- **Dataset excerpt**
--- --- ---
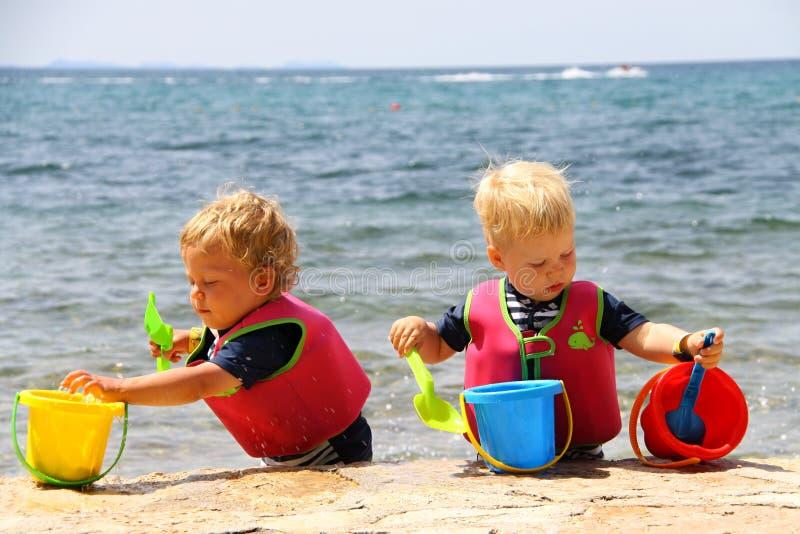 Dwa dzieciaka bawić się z wodą w pails i łopatach morzem zdjęcia royalty free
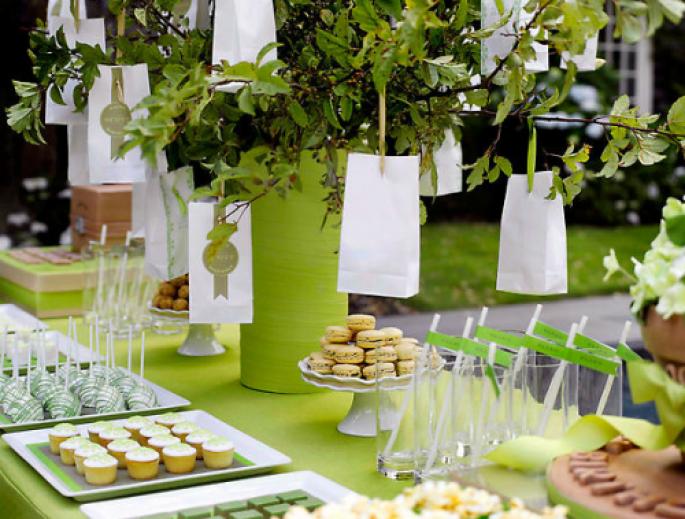 Decoración de mesa de postres en tonos verde y blanco para una boda al aire libre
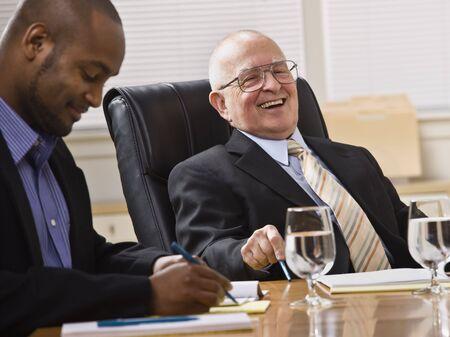 老人と若いビジネスマンは、オフィスで机に着席しています。彼らは笑いと、カメラから離れて探しています。水平方向にフレームのショット。 写真素材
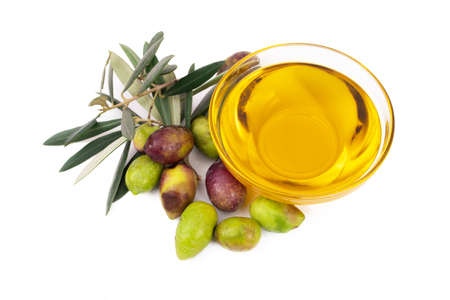 natural olives with olive leaves and oil bowl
--- --- ---
Output all of the data exactly. Skip the pictures.

 Dwa dzieciaka bawić się z wodą w pails i łopatach morzem zdjęcia royalty free
 Decoración de mesa de postres en tonos verde y blanco para una boda al aire libre
 老人と若いビジネスマンは、オフィスで机に着席しています。彼らは笑いと、カメラから離れて探しています。水平方向にフレームのショット。 写真素材
 natural olives with olive leaves and oil bowl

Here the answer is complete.